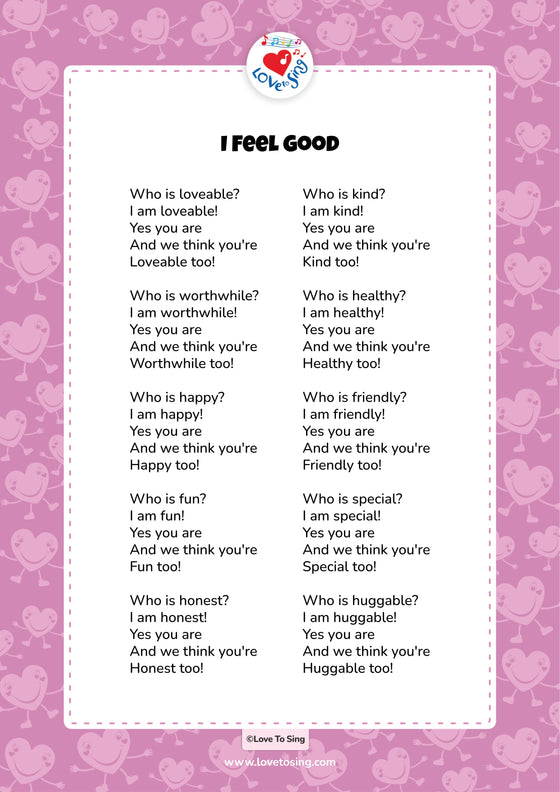 Love to Sing

I Feel Good

Who is loveable?
I am loveable!
Yes you are
And we think you're
Loveable too!

Who is worthwhile?
I am worthwhile!
Yes you are
And we think you're
Worthwhile too!

Who is happy?
I am happy!
Yes you are
And we think you're
Happy too!

Who is fun?
I am fun!
Yes you are
And we think you're
Fun too!

Who is honest?
I am honest!
Yes you are
And we think you're
Honest too!

Who is kind?
I am kind!
Yes you are
And we think you're
Kind too!

Who is healthy?
I am healthy!
Yes you are
And we think you're
Healthy too!

Who is friendly?
I am friendly!
Yes you are
And we think you're
Friendly too!

Who is special?
I am special!
Yes you are
And we think you're
Special too!

Who is huggable?
I am huggable!
Yes you are
And we think you're
Huggable too!

©Love To Sing

www.lovetosing.com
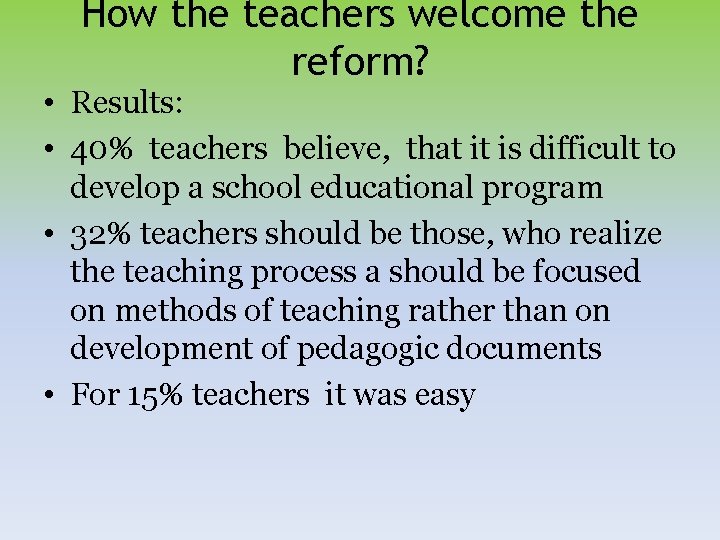 How the teachers welcome the reform?

• Results:
• 40% teachers believe, that it is difficult to develop a school educational program
• 32% teachers should be those, who realize the teaching process a should be focused on methods of teaching rather than on development of pedagogic documents
• For 15% teachers it was easy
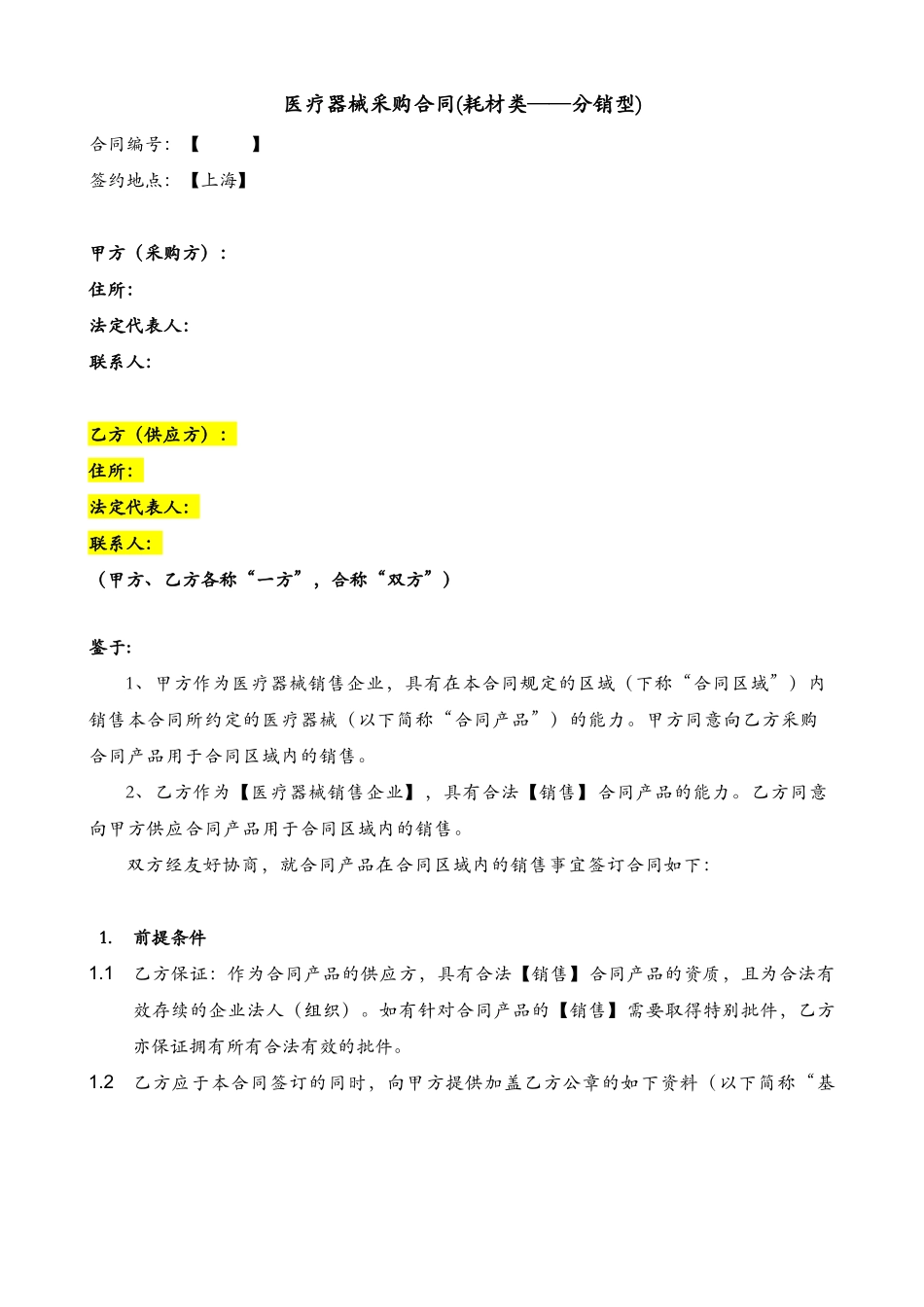 医疗器械采购合同(耗材类——分销型)

合同编号：【 】

签约地点：【上海】

甲方（采购方）：

住所：

法定代表人：

联系人：

乙方（供应方）：

住所：

法定代表人：

联系人：

（甲方、乙方各称“一方”，合称“双方”）

鉴于：

1、甲方作为医疗器械销售企业，具有在本合同规定的区域（下称“合同区域”）内销售本合同所约定的医疗器械（以下简称“合同产品”）的能力。甲方同意向乙方采购合同产品用于合同区域内的销售。

2、乙方作为【医疗器械销售企业】，具有合法【销售】合同产品的能力。乙方同意向甲方供应合同产品用于合同区域内的销售。

双方经友好协商，就合同产品在合同区域内的销售事宜签订合同如下：

1. 前提条件

1.1 乙方保证：作为合同产品的供应方，具有合法【销售】合同产品的资质，且为合法有效存续的企业法人（组织）。如有针对合同产品的【销售】需要取得特别批件，乙方亦保证拥有所有合法有效的批件。

1.2 乙方应于本合同签订的同时，向甲方提供加盖乙方公章的如下资料（以下简称“基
__________________________________________________
Output exactly, and with no pictures, the lines from the line that holds "Who is healthy?" through the last line of the listing above.

**SOLUTION TO THE PROBLEM:**
Who is healthy?
I am healthy!
Yes you are
And we think you're
Healthy too!

Who is friendly?
I am friendly!
Yes you are
And we think you're
Friendly too!

Who is special?
I am special!
Yes you are
And we think you're
Special too!

Who is huggable?
I am huggable!
Yes you are
And we think you're
Huggable too!

©Love To Sing

www.lovetosing.com
 How the teachers welcome the reform?

• Results:
• 40% teachers believe, that it is difficult to develop a school educational program
• 32% teachers should be those, who realize the teaching process a should be focused on methods of teaching rather than on development of pedagogic documents
• For 15% teachers it was easy
 医疗器械采购合同(耗材类——分销型)

合同编号：【 】

签约地点：【上海】

甲方（采购方）：

住所：

法定代表人：

联系人：

乙方（供应方）：

住所：

法定代表人：

联系人：

（甲方、乙方各称“一方”，合称“双方”）

鉴于：

1、甲方作为医疗器械销售企业，具有在本合同规定的区域（下称“合同区域”）内销售本合同所约定的医疗器械（以下简称“合同产品”）的能力。甲方同意向乙方采购合同产品用于合同区域内的销售。

2、乙方作为【医疗器械销售企业】，具有合法【销售】合同产品的能力。乙方同意向甲方供应合同产品用于合同区域内的销售。

双方经友好协商，就合同产品在合同区域内的销售事宜签订合同如下：

1. 前提条件

1.1 乙方保证：作为合同产品的供应方，具有合法【销售】合同产品的资质，且为合法有效存续的企业法人（组织）。如有针对合同产品的【销售】需要取得特别批件，乙方亦保证拥有所有合法有效的批件。

1.2 乙方应于本合同签订的同时，向甲方提供加盖乙方公章的如下资料（以下简称“基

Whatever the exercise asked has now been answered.